▶ _Your goal_:
Before you write out the listing, remove the pictures; everything else stays exactly as it is.

▶ _Records for the task_:

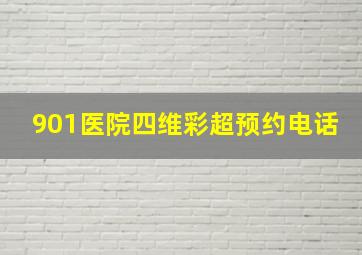 901医院四维彩超预约电话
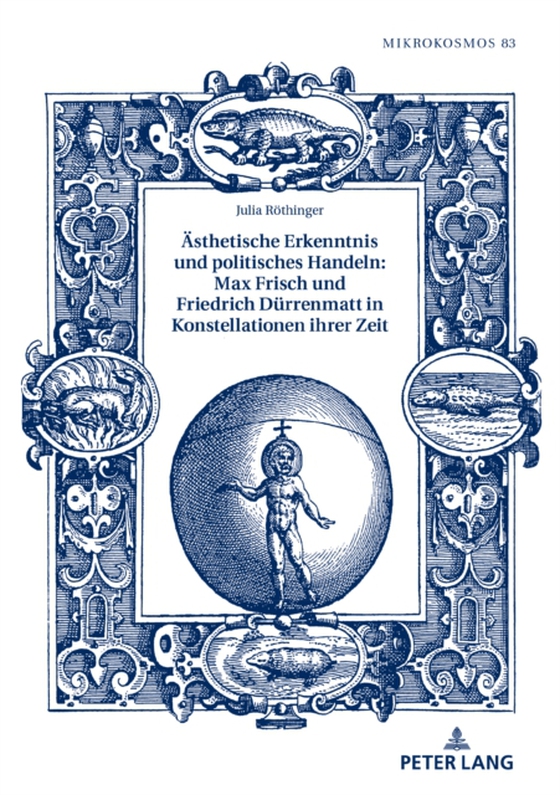 MIKROKOSMOS 83

Julia Röthinger

Ästhetische Erkenntnis und politisches Handeln: Max Frisch und Friedrich Dürrenmatt in Konstellationen ihrer Zeit

PETER LANG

▶ _Answer box_:
 901医院四维彩超预约电话
 MIKROKOSMOS 83

Julia Röthinger

Ästhetische Erkenntnis und politisches Handeln: Max Frisch und Friedrich Dürrenmatt in Konstellationen ihrer Zeit

PETER LANG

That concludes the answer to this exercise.